Exercise task: Type out the records that follow, exactly as given.

* start Given records *

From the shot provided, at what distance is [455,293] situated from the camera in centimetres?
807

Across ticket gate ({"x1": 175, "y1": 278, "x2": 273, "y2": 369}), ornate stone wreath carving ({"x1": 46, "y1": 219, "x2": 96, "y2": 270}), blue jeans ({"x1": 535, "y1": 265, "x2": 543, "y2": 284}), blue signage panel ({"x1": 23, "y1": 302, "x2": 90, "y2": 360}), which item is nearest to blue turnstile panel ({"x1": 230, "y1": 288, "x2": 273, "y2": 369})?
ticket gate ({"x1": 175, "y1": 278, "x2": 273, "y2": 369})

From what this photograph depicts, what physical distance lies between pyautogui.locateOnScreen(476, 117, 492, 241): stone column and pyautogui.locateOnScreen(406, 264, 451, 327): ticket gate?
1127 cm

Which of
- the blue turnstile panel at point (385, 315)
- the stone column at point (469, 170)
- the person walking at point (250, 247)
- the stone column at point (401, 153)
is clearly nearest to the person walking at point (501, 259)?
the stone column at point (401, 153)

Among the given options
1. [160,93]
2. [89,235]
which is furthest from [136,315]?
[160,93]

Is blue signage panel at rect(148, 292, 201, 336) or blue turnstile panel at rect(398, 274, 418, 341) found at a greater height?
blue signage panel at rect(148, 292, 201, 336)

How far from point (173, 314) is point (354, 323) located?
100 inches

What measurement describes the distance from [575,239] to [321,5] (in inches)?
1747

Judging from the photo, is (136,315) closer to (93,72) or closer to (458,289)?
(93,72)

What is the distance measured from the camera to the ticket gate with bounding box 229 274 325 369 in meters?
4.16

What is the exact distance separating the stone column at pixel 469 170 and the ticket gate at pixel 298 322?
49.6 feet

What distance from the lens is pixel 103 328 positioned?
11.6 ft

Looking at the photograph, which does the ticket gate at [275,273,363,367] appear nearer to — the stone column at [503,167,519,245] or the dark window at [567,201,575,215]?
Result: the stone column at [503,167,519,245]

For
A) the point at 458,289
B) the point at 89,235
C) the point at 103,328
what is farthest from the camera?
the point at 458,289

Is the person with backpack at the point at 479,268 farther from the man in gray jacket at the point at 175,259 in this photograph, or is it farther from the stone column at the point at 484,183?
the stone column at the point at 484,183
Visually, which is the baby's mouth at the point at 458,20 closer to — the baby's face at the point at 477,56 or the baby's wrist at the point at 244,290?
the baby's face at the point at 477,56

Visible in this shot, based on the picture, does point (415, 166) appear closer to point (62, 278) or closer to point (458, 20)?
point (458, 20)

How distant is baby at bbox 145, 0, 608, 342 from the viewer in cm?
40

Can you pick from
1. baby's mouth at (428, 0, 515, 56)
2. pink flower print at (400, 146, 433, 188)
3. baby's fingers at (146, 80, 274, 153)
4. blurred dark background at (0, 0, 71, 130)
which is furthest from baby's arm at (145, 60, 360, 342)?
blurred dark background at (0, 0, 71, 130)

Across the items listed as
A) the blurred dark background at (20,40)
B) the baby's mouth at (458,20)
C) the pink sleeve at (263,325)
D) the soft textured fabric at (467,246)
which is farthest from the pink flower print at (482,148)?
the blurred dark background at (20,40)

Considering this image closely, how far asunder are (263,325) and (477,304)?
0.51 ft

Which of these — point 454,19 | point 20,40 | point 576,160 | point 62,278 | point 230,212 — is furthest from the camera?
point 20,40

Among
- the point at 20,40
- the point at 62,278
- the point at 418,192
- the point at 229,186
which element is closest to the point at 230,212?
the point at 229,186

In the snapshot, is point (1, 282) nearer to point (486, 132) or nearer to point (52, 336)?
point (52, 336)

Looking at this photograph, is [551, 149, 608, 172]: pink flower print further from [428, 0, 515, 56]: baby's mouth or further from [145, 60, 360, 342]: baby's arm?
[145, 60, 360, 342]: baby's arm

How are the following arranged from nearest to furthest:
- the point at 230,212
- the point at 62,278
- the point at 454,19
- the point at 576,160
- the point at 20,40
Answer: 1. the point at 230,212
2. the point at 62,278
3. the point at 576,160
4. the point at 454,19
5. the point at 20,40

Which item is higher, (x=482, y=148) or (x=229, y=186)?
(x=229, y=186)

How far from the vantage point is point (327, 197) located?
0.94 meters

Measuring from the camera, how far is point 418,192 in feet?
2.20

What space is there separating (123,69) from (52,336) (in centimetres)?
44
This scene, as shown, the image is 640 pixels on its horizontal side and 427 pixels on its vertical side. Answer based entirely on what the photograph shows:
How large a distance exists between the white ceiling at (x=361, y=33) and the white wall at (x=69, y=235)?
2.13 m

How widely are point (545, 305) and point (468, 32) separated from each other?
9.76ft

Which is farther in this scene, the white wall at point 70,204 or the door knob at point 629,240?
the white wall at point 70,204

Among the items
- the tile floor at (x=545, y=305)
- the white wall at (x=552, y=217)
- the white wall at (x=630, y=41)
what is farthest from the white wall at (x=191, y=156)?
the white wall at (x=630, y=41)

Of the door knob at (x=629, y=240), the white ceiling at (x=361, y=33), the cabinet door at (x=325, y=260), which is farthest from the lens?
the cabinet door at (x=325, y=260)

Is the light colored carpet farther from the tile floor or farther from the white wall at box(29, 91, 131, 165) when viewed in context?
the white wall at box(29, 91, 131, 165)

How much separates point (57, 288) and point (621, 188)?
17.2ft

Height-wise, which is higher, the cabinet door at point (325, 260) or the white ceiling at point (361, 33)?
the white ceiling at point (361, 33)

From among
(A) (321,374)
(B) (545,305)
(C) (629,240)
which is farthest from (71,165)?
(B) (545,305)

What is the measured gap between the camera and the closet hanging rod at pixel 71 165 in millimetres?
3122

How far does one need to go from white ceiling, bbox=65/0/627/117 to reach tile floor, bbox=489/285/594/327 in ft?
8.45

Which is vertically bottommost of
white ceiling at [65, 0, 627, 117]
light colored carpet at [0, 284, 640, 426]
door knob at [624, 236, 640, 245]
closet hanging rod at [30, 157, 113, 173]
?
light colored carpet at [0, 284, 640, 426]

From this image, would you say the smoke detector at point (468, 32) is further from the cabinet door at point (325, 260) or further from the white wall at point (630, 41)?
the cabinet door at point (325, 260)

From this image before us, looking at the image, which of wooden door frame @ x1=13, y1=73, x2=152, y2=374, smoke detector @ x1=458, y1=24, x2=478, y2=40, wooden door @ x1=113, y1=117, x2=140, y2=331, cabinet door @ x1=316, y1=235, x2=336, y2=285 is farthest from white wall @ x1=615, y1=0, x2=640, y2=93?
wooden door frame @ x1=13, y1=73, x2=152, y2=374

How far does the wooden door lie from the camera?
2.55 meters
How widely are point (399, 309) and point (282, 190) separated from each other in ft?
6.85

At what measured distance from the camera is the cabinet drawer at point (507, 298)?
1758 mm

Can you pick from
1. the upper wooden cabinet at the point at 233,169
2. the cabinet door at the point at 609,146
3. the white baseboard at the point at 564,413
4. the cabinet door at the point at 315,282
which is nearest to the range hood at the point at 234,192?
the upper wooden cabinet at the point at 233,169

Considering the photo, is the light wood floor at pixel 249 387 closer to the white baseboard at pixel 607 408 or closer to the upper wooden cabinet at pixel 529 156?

* end Given records *

Task answer:
From the shot provided, at what distance is [455,293] situated from the camera in centimetres?
807

Across ticket gate ({"x1": 175, "y1": 278, "x2": 273, "y2": 369}), ornate stone wreath carving ({"x1": 46, "y1": 219, "x2": 96, "y2": 270}), blue jeans ({"x1": 535, "y1": 265, "x2": 543, "y2": 284}), blue signage panel ({"x1": 23, "y1": 302, "x2": 90, "y2": 360}), which item is nearest to blue turnstile panel ({"x1": 230, "y1": 288, "x2": 273, "y2": 369})?
ticket gate ({"x1": 175, "y1": 278, "x2": 273, "y2": 369})

From what this photograph depicts, what physical distance lies between pyautogui.locateOnScreen(476, 117, 492, 241): stone column and pyautogui.locateOnScreen(406, 264, 451, 327): ticket gate?
1127 cm

Which of
- the blue turnstile panel at point (385, 315)
- the stone column at point (469, 170)
- the person walking at point (250, 247)
- the stone column at point (401, 153)
is clearly nearest to the person walking at point (501, 259)?
the stone column at point (401, 153)

Among the given options
1. [160,93]
2. [89,235]
which is furthest from [136,315]?
[160,93]

Is blue signage panel at rect(148, 292, 201, 336) or blue turnstile panel at rect(398, 274, 418, 341) found at a greater height?
blue signage panel at rect(148, 292, 201, 336)

How far from point (173, 314) is point (354, 323) located?
100 inches

What measurement describes the distance from [575,239] to [321,5] (in inches)?
1747

Judging from the photo, is (136,315) closer to (93,72) or closer to (458,289)?
(93,72)

What is the distance measured from the camera to the ticket gate with bounding box 229 274 325 369 in meters?
4.16

What is the exact distance separating the stone column at pixel 469 170 and the ticket gate at pixel 298 322?
49.6 feet

What distance from the lens is pixel 103 328 positioned?
11.6 ft

Looking at the photograph, which does the ticket gate at [275,273,363,367] appear nearer to — the stone column at [503,167,519,245] or the dark window at [567,201,575,215]?
Result: the stone column at [503,167,519,245]

For
A) the point at 458,289
B) the point at 89,235
C) the point at 103,328
what is farthest from the camera?
the point at 458,289

Is the person with backpack at the point at 479,268 farther from the man in gray jacket at the point at 175,259 in this photograph, or is it farther from the stone column at the point at 484,183?
the stone column at the point at 484,183
Visually, which is the baby's mouth at the point at 458,20 closer to — the baby's face at the point at 477,56 or the baby's wrist at the point at 244,290?
the baby's face at the point at 477,56

Visible in this shot, based on the picture, does point (415, 166) appear closer to point (62, 278) or closer to point (458, 20)?
point (458, 20)

How distant is baby at bbox 145, 0, 608, 342 from the viewer in cm?
40

Can you pick from
1. baby's mouth at (428, 0, 515, 56)
2. pink flower print at (400, 146, 433, 188)
3. baby's fingers at (146, 80, 274, 153)
4. blurred dark background at (0, 0, 71, 130)
which is furthest from baby's arm at (145, 60, 360, 342)?
blurred dark background at (0, 0, 71, 130)

Across the items listed as
A) the blurred dark background at (20,40)
B) the baby's mouth at (458,20)
C) the pink sleeve at (263,325)
D) the soft textured fabric at (467,246)
which is farthest from the pink flower print at (482,148)?
the blurred dark background at (20,40)

Considering this image closely, how far asunder are (263,325) and (477,304)?
0.51 ft

Which of these — point 454,19 | point 20,40 | point 576,160 | point 62,278 | point 230,212 — is furthest from the camera?
point 20,40

Among
- the point at 20,40
- the point at 62,278
- the point at 418,192
- the point at 229,186
which element is closest to the point at 230,212?
the point at 229,186

In the snapshot, is point (1, 282) nearer to point (486, 132) or nearer to point (52, 336)?
point (52, 336)

Looking at this photograph, is [551, 149, 608, 172]: pink flower print further from [428, 0, 515, 56]: baby's mouth or further from [145, 60, 360, 342]: baby's arm?
[145, 60, 360, 342]: baby's arm

How are the following arranged from nearest to furthest:
- the point at 230,212
- the point at 62,278
- the point at 454,19
- the point at 576,160
- the point at 20,40
Answer: 1. the point at 230,212
2. the point at 62,278
3. the point at 576,160
4. the point at 454,19
5. the point at 20,40

Which item is higher, (x=482, y=148) or (x=229, y=186)?
(x=229, y=186)

How far from the vantage point is point (327, 197) located?
0.94 meters

Measuring from the camera, how far is point 418,192 in feet?
2.20

What space is there separating (123,69) from (52,336) (in centimetres)?
44
This scene, as shown, the image is 640 pixels on its horizontal side and 427 pixels on its vertical side. Answer based entirely on what the photograph shows:
How large a distance exists between the white ceiling at (x=361, y=33) and the white wall at (x=69, y=235)?
2.13 m

How widely are point (545, 305) and point (468, 32) separated from each other?
9.76ft

Which is farther in this scene, the white wall at point 70,204 or the door knob at point 629,240?
the white wall at point 70,204

Among the items
- the tile floor at (x=545, y=305)
- the white wall at (x=552, y=217)
- the white wall at (x=630, y=41)
what is farthest from the white wall at (x=191, y=156)?
the white wall at (x=630, y=41)

Of the door knob at (x=629, y=240), the white ceiling at (x=361, y=33), the cabinet door at (x=325, y=260), which is farthest from the lens?
the cabinet door at (x=325, y=260)

Is the light colored carpet farther from the tile floor or farther from the white wall at box(29, 91, 131, 165) when viewed in context?
the white wall at box(29, 91, 131, 165)

How much separates point (57, 288) and point (621, 188)?
17.2ft

Height-wise, which is higher, the cabinet door at point (325, 260) or the white ceiling at point (361, 33)?
the white ceiling at point (361, 33)

From among
(A) (321,374)
(B) (545,305)
(C) (629,240)
which is farthest from (71,165)?
(B) (545,305)

What is the measured gap between the camera and the closet hanging rod at pixel 71 165 in millimetres?
3122

How far does one need to go from white ceiling, bbox=65/0/627/117 to reach tile floor, bbox=489/285/594/327 in ft?
8.45

Which is vertically bottommost of
white ceiling at [65, 0, 627, 117]
light colored carpet at [0, 284, 640, 426]
door knob at [624, 236, 640, 245]
closet hanging rod at [30, 157, 113, 173]
?
light colored carpet at [0, 284, 640, 426]

From this image, would you say the smoke detector at point (468, 32) is further from the cabinet door at point (325, 260) or further from the white wall at point (630, 41)?
the cabinet door at point (325, 260)

From this image before us, looking at the image, which of wooden door frame @ x1=13, y1=73, x2=152, y2=374, smoke detector @ x1=458, y1=24, x2=478, y2=40, wooden door @ x1=113, y1=117, x2=140, y2=331, cabinet door @ x1=316, y1=235, x2=336, y2=285 is farthest from white wall @ x1=615, y1=0, x2=640, y2=93?
wooden door frame @ x1=13, y1=73, x2=152, y2=374

How far does the wooden door lie from the camera?
2.55 meters
How widely are point (399, 309) and point (282, 190) separated from each other in ft?
6.85

At what measured distance from the camera is the cabinet drawer at point (507, 298)?
1758 mm

Can you pick from
1. the upper wooden cabinet at the point at 233,169
2. the cabinet door at the point at 609,146
3. the white baseboard at the point at 564,413
4. the cabinet door at the point at 315,282
which is nearest to the range hood at the point at 234,192?
the upper wooden cabinet at the point at 233,169

Considering the photo, is the light wood floor at pixel 249 387 closer to the white baseboard at pixel 607 408 or closer to the upper wooden cabinet at pixel 529 156?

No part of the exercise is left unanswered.